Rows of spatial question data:
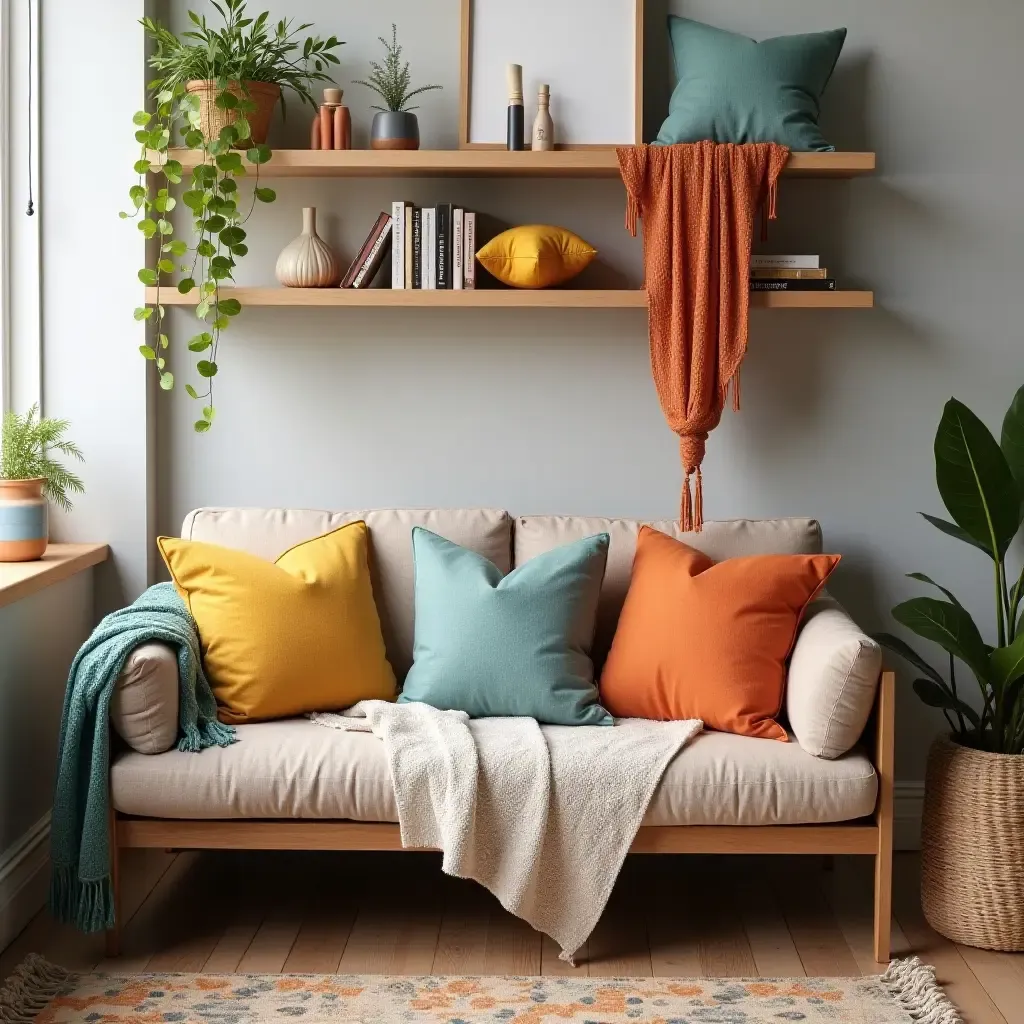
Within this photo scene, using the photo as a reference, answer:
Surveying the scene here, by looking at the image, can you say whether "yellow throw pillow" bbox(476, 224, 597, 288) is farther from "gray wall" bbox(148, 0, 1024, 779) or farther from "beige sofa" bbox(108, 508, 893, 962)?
"beige sofa" bbox(108, 508, 893, 962)

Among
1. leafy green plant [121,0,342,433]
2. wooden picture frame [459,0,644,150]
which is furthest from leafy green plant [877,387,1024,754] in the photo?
leafy green plant [121,0,342,433]

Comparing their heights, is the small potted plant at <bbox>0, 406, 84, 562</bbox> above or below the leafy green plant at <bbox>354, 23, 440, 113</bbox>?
below

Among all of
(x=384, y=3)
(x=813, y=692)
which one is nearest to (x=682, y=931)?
(x=813, y=692)

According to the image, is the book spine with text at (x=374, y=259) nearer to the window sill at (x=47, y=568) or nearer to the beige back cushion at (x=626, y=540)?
the beige back cushion at (x=626, y=540)

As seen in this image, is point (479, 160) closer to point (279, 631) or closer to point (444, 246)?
point (444, 246)

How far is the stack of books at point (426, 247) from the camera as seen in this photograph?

_AIM:_
Copy all of the lines above, substituting "white wall" for "gray wall" and leaving everything else unchanged. Omit the pictures from your answer.

_REPLY:_
Within this photo scene, using the photo as a reference, answer:
Surveying the scene here, by looking at the image, can you say whether "yellow throw pillow" bbox(476, 224, 597, 288) is farther from "white wall" bbox(148, 0, 1024, 779) or farther from "beige sofa" bbox(108, 508, 893, 962)?
"beige sofa" bbox(108, 508, 893, 962)

Among
1. leafy green plant [121,0,342,433]
2. wooden picture frame [459,0,644,150]
which is furthest from leafy green plant [877,387,1024,754] in the photo?
leafy green plant [121,0,342,433]

Comparing their heights, is the small potted plant at <bbox>0, 406, 84, 562</bbox> above or below the leafy green plant at <bbox>354, 23, 440, 113</bbox>?
below

Among all of
(x=384, y=3)
(x=813, y=692)
which one is nearest to (x=682, y=931)?
(x=813, y=692)

According to the image, is the book spine with text at (x=374, y=259) nearer to the window sill at (x=47, y=568) or nearer to the beige back cushion at (x=626, y=540)?
the beige back cushion at (x=626, y=540)

As seen in this image, is point (479, 160) closer to point (279, 631) or closer to point (444, 246)?
point (444, 246)

How far is the stack of books at point (426, 247) from the camera as seen in this photograph?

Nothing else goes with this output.